::: RECORDS SHOWN

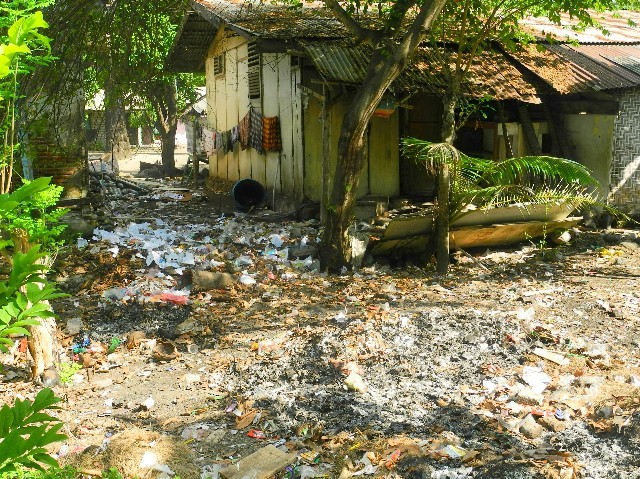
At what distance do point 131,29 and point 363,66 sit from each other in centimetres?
330

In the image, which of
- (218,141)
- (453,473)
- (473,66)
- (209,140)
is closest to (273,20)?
(473,66)

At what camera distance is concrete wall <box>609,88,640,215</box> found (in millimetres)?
10789

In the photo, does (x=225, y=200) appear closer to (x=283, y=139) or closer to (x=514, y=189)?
(x=283, y=139)

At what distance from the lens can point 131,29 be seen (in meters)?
9.37

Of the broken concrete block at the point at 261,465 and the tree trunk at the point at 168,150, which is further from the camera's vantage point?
the tree trunk at the point at 168,150

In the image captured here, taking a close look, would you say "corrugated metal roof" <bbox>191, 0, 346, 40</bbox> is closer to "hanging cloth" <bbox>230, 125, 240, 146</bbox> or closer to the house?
the house

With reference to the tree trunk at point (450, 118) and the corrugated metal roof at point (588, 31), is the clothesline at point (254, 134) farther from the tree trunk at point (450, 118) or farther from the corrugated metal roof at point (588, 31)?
the corrugated metal roof at point (588, 31)

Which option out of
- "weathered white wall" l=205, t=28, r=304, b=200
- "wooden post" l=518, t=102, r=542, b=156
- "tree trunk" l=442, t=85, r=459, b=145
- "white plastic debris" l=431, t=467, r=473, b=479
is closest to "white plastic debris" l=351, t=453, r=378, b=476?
"white plastic debris" l=431, t=467, r=473, b=479

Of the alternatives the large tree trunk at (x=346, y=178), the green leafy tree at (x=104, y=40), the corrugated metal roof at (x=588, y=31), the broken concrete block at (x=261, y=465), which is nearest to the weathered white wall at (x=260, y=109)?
the green leafy tree at (x=104, y=40)

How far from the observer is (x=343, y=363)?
17.4ft

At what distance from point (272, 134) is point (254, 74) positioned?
4.32ft

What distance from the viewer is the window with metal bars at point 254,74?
456 inches

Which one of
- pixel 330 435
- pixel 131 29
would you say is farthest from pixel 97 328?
pixel 131 29

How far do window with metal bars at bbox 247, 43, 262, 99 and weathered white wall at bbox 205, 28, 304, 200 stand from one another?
12cm
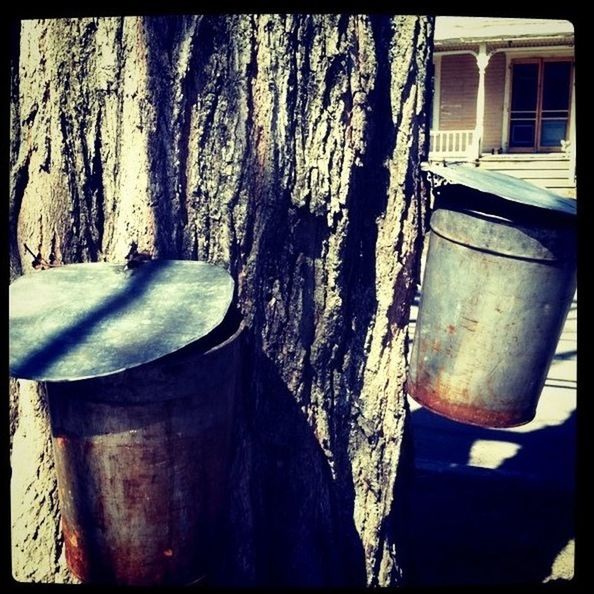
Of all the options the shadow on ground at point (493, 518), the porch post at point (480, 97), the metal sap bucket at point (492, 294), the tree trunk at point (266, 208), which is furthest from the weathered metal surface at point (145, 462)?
the porch post at point (480, 97)

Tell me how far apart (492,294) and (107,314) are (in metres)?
1.51

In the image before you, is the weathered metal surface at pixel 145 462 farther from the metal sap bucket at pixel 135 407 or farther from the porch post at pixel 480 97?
the porch post at pixel 480 97

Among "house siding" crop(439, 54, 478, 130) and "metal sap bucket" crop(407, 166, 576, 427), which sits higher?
"house siding" crop(439, 54, 478, 130)

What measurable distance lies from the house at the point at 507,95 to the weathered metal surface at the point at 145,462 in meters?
8.64

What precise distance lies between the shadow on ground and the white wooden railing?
23.5 feet

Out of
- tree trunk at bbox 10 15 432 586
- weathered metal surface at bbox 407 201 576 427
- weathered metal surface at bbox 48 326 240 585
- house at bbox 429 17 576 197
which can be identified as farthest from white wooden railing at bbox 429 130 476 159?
weathered metal surface at bbox 48 326 240 585

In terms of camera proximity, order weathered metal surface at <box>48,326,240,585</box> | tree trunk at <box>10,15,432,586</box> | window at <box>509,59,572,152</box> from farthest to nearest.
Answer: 1. window at <box>509,59,572,152</box>
2. tree trunk at <box>10,15,432,586</box>
3. weathered metal surface at <box>48,326,240,585</box>

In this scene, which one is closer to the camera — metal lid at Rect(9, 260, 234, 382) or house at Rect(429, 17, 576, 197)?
metal lid at Rect(9, 260, 234, 382)

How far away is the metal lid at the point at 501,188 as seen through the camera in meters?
1.89

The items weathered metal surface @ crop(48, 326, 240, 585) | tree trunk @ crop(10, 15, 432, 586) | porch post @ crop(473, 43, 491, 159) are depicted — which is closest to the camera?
weathered metal surface @ crop(48, 326, 240, 585)

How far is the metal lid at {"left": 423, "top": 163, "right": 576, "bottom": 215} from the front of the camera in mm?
1892

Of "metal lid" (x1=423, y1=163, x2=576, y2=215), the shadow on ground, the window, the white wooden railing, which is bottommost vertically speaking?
the shadow on ground

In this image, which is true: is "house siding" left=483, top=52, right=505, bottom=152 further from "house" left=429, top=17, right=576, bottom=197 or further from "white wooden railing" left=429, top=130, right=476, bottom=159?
"white wooden railing" left=429, top=130, right=476, bottom=159

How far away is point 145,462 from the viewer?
4.83ft
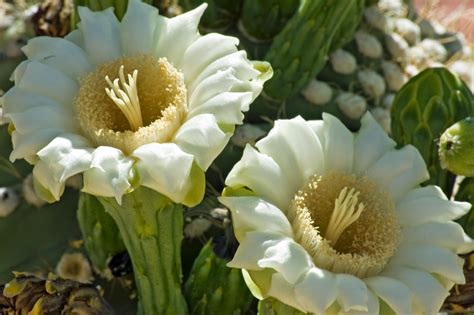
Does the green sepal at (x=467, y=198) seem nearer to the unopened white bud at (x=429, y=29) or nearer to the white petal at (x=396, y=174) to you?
the white petal at (x=396, y=174)

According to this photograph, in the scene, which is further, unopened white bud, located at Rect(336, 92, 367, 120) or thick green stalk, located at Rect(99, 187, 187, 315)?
unopened white bud, located at Rect(336, 92, 367, 120)

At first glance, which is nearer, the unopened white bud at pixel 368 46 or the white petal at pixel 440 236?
the white petal at pixel 440 236

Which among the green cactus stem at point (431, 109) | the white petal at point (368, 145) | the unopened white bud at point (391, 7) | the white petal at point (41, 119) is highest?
the white petal at point (41, 119)

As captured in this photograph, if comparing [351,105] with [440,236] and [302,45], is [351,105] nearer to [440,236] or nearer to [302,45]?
[302,45]

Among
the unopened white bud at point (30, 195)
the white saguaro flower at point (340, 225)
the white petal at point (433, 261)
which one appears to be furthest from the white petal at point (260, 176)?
the unopened white bud at point (30, 195)

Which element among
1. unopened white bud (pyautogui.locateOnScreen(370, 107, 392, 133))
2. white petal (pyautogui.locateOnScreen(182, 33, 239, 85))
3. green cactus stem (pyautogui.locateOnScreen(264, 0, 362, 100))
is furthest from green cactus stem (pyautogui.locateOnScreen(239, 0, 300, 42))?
white petal (pyautogui.locateOnScreen(182, 33, 239, 85))

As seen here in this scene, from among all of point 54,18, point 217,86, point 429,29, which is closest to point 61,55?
point 217,86

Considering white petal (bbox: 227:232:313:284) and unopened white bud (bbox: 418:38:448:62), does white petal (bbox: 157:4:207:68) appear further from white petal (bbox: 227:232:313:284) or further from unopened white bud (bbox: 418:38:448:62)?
unopened white bud (bbox: 418:38:448:62)
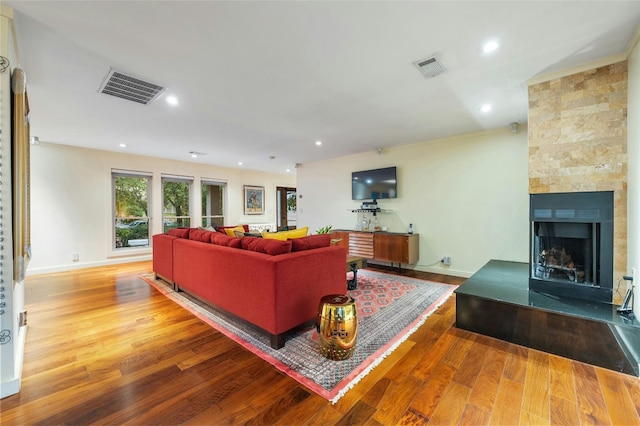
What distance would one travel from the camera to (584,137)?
7.54 feet

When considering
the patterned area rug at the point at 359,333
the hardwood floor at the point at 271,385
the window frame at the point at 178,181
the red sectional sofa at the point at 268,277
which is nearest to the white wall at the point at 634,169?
the hardwood floor at the point at 271,385

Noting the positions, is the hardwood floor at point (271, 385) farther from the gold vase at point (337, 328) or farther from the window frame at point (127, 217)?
the window frame at point (127, 217)

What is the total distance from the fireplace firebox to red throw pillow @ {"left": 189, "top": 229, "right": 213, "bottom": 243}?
3.48 meters

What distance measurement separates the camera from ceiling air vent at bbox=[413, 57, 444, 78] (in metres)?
2.22

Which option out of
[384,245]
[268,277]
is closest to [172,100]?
[268,277]

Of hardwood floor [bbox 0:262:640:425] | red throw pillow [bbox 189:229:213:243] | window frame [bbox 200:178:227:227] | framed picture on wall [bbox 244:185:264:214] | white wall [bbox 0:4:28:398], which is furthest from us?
framed picture on wall [bbox 244:185:264:214]

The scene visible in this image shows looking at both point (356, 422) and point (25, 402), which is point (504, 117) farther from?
point (25, 402)

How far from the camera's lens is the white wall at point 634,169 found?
1.94 meters

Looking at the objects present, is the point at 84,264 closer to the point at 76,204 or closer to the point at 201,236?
the point at 76,204

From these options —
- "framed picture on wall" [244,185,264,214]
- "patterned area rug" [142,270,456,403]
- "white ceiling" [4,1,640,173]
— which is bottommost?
"patterned area rug" [142,270,456,403]

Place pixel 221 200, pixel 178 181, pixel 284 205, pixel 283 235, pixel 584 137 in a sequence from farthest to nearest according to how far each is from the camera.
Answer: pixel 284 205, pixel 221 200, pixel 178 181, pixel 283 235, pixel 584 137

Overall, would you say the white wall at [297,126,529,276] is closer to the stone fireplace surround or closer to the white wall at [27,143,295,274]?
the stone fireplace surround

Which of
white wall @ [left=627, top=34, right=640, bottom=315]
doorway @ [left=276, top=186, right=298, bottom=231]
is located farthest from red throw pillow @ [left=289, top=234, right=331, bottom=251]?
doorway @ [left=276, top=186, right=298, bottom=231]

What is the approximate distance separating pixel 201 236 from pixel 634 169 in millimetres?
4107
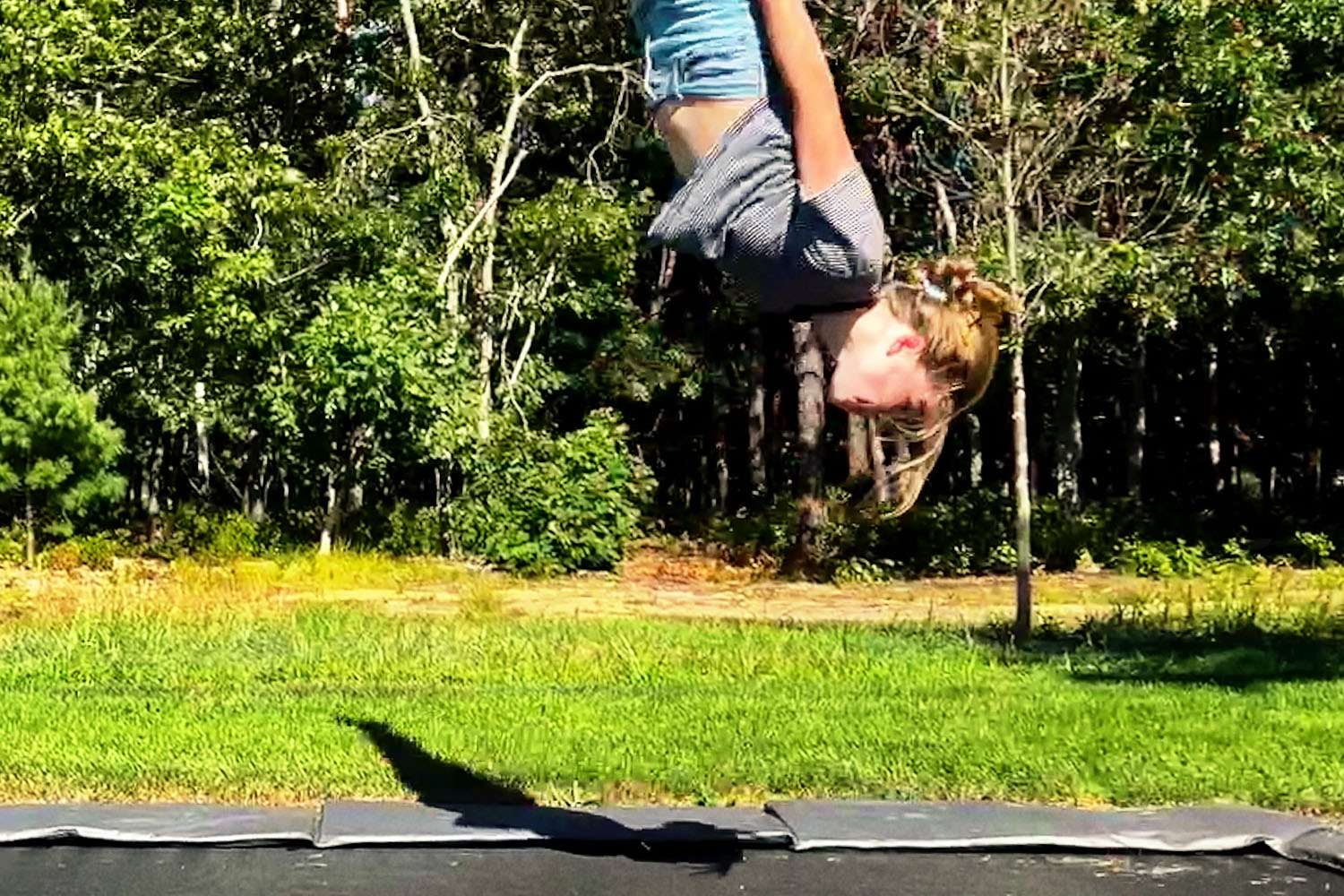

::::::

**EXERCISE GOAL:**
Copy the part of the data that opens with the line containing "What is the approximate" and runs through the end of the data, switching "pixel" to "point" and changing nothing else. Return only those lines and leave the pictures out.

**RESULT FOR THIS EXERCISE:**
What is the approximate distance separating point 201 236 from point 634 169 in millimetres?
4107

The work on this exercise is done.